New faces at NCSE


NCSE is delighted to announce the addition of two new members to its staff.

Joshua Rosenau is NCSE's new Public Information Project Director, joining Susan Spath and replacing Nick Matzke. Rosenau comes to NCSE from the University of Kansas, where he was a graduate student in the Department of Ecology and Evolutionary Biology; he expects to complete and defend his dissertation on Modeling Limits on Species' Ranges by the end of 2007. In Kansas, he witnessed at first hand the antics of the creationist majority on the state board of education to undermine the treatment of evolution in the state science standards, and worked with the Kansas Coalition for Science and Kansas Citizens for Science to expose the problems with the majority's evolution-unfriendly version of the standards. His blog Thoughts from Kansas -- which will have to be renamed now! --is part of the popular ScienceBlogs collection run by the publishers of Seed magazine, and he belongs to the National Association of Science Writers. At NCSE, he will be working to help parents, teachers, and citizens in general who are facing challenges to evolution education in their communities; he will also be helping to improve NCSE's communication with the public and the press.

INFORMATION GIVEN:
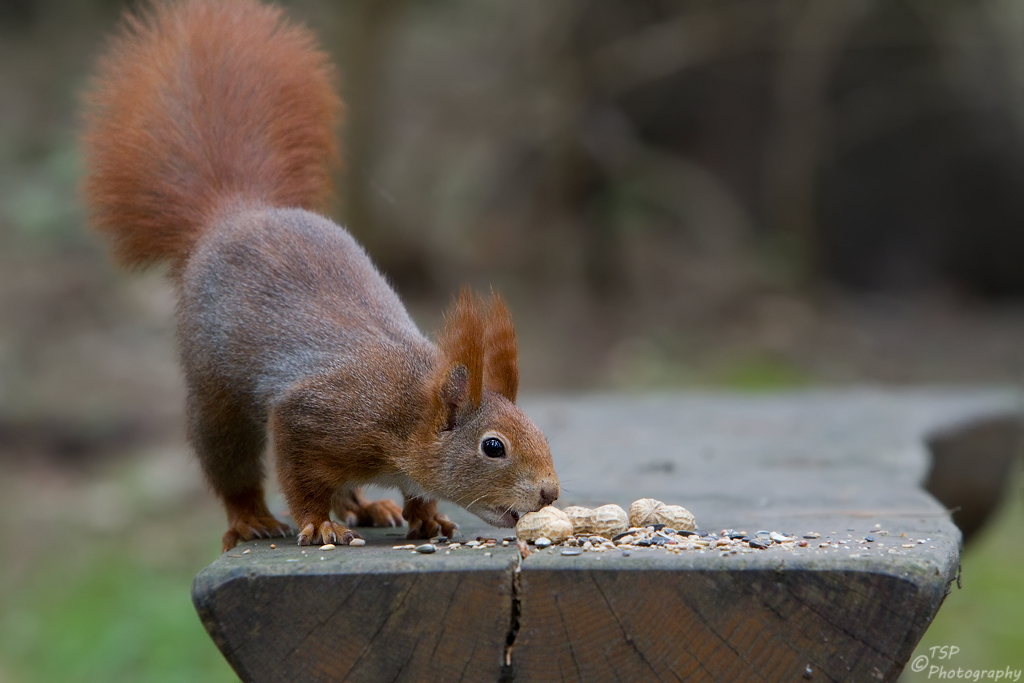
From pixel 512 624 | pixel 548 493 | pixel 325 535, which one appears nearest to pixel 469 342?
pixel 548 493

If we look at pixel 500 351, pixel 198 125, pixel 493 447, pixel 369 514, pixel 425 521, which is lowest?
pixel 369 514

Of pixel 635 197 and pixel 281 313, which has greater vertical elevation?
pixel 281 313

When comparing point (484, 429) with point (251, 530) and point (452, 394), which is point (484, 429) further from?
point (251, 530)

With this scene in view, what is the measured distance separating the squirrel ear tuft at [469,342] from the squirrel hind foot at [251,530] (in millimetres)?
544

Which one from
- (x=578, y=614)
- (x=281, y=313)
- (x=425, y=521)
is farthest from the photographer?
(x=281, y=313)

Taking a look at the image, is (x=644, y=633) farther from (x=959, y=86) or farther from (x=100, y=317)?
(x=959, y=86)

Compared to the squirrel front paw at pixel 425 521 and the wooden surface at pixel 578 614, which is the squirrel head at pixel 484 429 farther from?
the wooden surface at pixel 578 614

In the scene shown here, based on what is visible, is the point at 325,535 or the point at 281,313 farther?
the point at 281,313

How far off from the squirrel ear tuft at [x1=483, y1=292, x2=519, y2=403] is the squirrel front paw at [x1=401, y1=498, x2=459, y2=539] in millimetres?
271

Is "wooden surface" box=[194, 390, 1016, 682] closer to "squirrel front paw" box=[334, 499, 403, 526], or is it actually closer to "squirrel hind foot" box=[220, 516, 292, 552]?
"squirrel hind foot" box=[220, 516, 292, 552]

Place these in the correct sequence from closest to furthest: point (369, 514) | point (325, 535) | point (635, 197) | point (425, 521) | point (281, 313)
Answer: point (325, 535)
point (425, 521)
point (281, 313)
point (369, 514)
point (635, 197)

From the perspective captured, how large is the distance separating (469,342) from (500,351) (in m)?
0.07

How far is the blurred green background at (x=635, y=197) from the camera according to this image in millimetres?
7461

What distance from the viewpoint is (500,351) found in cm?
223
...
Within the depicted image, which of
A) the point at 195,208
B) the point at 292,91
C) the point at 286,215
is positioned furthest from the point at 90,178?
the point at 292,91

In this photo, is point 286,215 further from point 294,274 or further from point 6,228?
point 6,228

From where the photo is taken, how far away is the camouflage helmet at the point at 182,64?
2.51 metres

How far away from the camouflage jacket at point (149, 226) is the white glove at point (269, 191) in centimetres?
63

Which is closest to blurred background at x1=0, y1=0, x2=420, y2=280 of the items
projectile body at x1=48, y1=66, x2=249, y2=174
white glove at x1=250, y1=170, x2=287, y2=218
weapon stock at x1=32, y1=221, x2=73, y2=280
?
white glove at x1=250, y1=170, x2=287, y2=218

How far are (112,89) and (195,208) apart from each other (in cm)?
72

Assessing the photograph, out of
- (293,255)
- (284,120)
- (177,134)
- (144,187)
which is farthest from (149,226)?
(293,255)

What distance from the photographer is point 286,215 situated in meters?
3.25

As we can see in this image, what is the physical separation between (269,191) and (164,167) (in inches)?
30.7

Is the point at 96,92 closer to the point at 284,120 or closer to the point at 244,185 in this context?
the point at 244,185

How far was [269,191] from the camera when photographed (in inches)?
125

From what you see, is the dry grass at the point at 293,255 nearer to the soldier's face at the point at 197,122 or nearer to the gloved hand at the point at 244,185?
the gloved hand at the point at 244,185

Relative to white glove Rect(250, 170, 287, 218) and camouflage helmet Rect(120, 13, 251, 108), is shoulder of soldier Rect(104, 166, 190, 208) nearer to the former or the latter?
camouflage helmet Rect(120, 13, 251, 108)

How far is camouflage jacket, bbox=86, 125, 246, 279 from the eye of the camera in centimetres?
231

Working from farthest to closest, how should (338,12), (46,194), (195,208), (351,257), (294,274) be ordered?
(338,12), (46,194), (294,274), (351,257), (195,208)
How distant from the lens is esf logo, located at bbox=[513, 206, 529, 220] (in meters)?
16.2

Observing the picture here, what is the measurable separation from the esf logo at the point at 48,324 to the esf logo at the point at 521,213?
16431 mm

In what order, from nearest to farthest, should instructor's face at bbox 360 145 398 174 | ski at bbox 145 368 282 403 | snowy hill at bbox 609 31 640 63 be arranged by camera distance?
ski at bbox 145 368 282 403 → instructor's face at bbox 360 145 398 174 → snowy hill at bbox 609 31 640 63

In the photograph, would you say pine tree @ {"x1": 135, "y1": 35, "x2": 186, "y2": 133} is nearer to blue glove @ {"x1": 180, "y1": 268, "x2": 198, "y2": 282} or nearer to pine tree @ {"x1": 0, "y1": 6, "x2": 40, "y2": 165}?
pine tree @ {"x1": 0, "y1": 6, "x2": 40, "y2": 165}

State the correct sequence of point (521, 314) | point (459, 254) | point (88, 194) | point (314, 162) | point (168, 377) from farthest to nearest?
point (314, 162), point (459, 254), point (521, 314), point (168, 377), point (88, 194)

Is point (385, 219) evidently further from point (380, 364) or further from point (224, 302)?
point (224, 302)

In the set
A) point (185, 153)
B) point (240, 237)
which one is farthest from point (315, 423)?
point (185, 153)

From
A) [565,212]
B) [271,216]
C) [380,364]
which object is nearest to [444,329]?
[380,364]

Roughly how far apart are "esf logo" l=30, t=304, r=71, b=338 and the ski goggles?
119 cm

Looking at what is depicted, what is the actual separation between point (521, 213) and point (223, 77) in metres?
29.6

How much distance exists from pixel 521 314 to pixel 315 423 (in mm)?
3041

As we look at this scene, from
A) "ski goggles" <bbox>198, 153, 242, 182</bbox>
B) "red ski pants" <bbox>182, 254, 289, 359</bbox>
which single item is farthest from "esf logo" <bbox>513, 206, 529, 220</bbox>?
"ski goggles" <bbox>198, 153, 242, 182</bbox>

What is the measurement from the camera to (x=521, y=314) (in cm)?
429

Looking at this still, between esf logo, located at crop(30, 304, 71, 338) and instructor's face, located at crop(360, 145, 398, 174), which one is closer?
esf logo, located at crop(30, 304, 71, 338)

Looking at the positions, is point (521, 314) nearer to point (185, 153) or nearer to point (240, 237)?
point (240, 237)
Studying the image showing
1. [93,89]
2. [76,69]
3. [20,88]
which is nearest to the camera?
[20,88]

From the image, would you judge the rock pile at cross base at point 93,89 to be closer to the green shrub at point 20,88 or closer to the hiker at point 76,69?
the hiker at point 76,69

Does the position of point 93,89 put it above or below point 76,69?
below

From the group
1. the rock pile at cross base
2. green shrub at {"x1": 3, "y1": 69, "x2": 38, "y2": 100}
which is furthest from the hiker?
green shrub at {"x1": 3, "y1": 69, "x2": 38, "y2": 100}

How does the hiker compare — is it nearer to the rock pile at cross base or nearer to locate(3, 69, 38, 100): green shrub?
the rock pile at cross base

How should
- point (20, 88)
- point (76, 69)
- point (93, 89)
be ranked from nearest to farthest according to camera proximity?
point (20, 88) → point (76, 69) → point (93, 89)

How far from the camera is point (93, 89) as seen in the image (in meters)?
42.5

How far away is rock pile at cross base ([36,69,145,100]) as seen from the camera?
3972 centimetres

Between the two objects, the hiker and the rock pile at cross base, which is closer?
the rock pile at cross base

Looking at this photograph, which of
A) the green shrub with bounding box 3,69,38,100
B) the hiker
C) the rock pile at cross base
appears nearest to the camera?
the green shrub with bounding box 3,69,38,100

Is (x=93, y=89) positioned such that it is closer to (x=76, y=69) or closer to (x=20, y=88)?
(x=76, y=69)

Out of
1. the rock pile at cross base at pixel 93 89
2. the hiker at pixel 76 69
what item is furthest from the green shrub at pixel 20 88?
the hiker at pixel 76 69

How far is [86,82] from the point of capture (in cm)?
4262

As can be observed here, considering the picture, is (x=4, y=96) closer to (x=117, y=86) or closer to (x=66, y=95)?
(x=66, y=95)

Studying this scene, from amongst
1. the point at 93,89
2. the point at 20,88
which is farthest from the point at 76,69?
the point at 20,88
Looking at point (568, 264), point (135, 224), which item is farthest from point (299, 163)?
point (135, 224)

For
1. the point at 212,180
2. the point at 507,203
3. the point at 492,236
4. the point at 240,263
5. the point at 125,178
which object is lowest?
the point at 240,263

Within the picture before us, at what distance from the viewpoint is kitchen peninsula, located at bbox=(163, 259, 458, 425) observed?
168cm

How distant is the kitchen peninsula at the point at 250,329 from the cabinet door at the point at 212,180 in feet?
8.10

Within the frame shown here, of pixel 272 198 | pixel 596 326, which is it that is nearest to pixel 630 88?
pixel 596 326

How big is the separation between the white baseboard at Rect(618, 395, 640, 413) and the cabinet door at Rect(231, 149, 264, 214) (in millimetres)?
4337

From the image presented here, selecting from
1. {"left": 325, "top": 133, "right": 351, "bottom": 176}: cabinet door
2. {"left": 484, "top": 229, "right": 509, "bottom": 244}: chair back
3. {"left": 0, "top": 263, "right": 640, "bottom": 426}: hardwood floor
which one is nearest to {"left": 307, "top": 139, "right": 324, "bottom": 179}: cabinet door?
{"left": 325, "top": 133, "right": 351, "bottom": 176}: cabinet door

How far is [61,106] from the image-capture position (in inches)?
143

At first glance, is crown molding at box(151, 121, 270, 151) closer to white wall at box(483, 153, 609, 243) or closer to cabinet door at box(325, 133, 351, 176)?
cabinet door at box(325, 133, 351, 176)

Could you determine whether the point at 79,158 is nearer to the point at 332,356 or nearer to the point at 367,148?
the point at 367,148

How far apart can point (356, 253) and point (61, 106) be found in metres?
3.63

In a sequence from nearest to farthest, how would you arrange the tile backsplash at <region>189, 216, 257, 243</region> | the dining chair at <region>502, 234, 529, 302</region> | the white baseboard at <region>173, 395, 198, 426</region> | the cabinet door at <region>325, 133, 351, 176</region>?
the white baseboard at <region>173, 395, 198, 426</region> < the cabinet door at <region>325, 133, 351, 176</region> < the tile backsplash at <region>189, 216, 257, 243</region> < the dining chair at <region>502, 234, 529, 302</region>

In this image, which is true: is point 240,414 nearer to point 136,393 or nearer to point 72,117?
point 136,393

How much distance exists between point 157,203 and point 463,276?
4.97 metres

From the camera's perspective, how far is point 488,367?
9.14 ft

TASK:
In the NCSE staff announcement above, whom does Joshua Rosenau replace as Public Information Project Director?

OUTPUT BELOW:
Nick Matzke